Dans une période compliquée pour ceux qui travaillent sur les réseaux sociaux – entre lutte contre les fausses nouvelles et nouvelles règles pour les influenceurs après les accusations de fraude contre Chiara Ferragni – celle d’un contrat de travail national pour les responsables des réseaux sociaux semble être une bonne nouvelle. Elle a été donnée par Riccardo Pirrone, annonceur, formateur et président de l’Ansmm, l’association nationale qui rassemble près de 2 mille gestionnaires de médias sociaux italiens et qui s’est réunie aujourd’hui, 25 janvier, au Sénat, dans la salle Zuccari du Palais Giustiniani, pour le point sur l’état de la profession un an après sa première réunion. En présence de la vice-présidente du Sénat Mariolina Castellone, aux côtés des syndicats et des professionnels de la communication numérique, l’Ansmm a présenté l’actualité du contrat, de son nouveau code d’éthique et d’un projet qui amènera les gestionnaires des médias sociaux dans les écoles, pour offrir formation contre la haine numérique.

Le contrat de travail

Les responsables des médias sociaux, ainsi que les rédacteurs, ont été intégrés en cas d’accord de renouvellement de la convention collective des graphistes éditoriaux, signé le 20 décembre dernier par les associations patronales et les syndicats Slc-Cgil, Fistel Cisl et Uilcom Uil. « Lors de la préparation de la plateforme contractuelle, nous nous sommes fixés comme objectif de rendre ce renouveau inclusif, d’accueillir le changement et l’innovation – a expliqué Giulia Guida, secrétaire nationale de la Slc Cgil – et nous avons réalisé que les entreprises avaient des difficultés à insérer des gestionnaires de médias sociaux dans leurs organisations précisément à cause à l’absence de règles de classification”. Le syndicat a donc travaillé avec l’Ansmm pour “tout d’abord comprendre ce que font les responsables des réseaux sociaux et comment s’effectue leur travail”, a ajouté Guida, qui a expliqué : “Nous avons créé un organisme bilatéral permanent avec les associations patronales qui surveillera la naissance de nouvelles figures professionnelles et de nouvelles compétences numériques, pour actualiser constamment le contrat et accompagner la digitalisation qui va très vite”. Dans l’hypothèse d’un accord pour le renouvellement “la procédure de consultation est en cours, qui se terminera le 9 février, et après cette date nous dissoudrons la réserve”, a conclu le secrétaire de la Slc Cgil.

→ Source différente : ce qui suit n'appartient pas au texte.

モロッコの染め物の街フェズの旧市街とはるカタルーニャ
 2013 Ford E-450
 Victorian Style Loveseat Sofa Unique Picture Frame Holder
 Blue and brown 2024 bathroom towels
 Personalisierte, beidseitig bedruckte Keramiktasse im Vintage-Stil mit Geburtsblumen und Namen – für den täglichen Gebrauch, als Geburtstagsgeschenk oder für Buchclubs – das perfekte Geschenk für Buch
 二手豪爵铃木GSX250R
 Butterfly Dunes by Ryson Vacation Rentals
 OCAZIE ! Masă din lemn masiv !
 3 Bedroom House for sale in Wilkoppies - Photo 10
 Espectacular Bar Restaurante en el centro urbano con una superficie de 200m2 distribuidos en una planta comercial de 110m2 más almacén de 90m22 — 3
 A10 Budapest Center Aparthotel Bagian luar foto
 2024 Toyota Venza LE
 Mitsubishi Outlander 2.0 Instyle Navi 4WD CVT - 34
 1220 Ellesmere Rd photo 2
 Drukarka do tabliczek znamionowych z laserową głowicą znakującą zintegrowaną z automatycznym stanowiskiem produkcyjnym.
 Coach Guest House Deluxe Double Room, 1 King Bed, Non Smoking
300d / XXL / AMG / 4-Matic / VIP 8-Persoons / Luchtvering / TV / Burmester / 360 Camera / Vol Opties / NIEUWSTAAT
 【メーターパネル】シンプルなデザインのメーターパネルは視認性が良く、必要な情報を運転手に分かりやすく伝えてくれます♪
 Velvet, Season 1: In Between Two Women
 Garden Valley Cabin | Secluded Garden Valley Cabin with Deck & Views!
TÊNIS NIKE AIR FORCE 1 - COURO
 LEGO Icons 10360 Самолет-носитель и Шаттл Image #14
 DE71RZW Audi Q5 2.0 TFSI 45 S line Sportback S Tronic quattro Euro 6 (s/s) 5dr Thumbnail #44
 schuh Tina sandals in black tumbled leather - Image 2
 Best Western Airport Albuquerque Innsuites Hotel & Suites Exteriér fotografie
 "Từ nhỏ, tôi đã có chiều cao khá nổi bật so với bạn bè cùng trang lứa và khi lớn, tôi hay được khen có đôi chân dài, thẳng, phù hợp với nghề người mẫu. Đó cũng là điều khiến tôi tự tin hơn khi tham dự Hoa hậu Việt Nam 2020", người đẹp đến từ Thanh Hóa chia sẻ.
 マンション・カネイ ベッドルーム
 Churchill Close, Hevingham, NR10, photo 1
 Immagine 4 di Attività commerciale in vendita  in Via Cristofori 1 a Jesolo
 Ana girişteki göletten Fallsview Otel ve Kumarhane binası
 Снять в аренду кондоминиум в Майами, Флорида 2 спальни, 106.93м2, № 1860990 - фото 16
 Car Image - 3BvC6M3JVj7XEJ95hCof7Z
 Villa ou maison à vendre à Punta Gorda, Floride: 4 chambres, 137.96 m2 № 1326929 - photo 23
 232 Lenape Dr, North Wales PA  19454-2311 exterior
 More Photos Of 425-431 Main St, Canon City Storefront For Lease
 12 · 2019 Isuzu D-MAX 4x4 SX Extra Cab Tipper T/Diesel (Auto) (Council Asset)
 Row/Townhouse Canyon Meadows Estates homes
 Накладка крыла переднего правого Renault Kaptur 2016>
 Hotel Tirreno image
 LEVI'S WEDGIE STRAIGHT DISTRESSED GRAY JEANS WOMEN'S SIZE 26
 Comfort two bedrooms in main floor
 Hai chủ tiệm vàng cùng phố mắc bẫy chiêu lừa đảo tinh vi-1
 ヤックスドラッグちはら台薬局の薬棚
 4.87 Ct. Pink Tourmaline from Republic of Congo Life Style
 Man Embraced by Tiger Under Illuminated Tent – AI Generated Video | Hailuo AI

De nouveaux outils contre la haine numérique et les shitstorms

Parallèlement à la perspective du contrat, d’autres nouvelles arrivent. « Dans notre nouveau code d’éthiquequi rassemble les droits et devoirs des gestionnaires des médias sociaux – a expliqué le président de l’Ansmm Pirrone – nous avons inclus des lignes directrices concernant le langage inclusif, la vérification des sources, la vérification des faits et le rejet total des discours de haine, du langage offensant, autant de questions qui sont désormais devenues une urgence nationale.

Selon Pirrone, le gestionnaire des médias sociaux est une profession « de plus en plus centrale dans la vie des citoyens, des entreprises et des institutions », les SMM « étant les seuls véritablement compétents » sur les plateformes. Et « à la lumière des événements d’actualité qui ont impliqué le monde des médias sociaux, d’abord avec le Porte Pandoro de Chiara Ferragni et puis avec le cas de la pizzeria de Lodi – a déclaré l’annonceur – nous revendiquons le choix fait il y a un an et demi de créer une association professionnelle pour les professionnels de la communication numérique”, désormais reconnue par le Ministère de l’Entreprise et du Made in Italy. Enfin, Pirrone annonce que l’Ansmm “ouvrira également des bureaux régionaux dans toute l’Italie pour organiser des événements de formation dans les lycées afin de promouvoir une utilisation consciente des médias sociaux, dans le but de contrer les tempêtes de merde et la haine numérique”.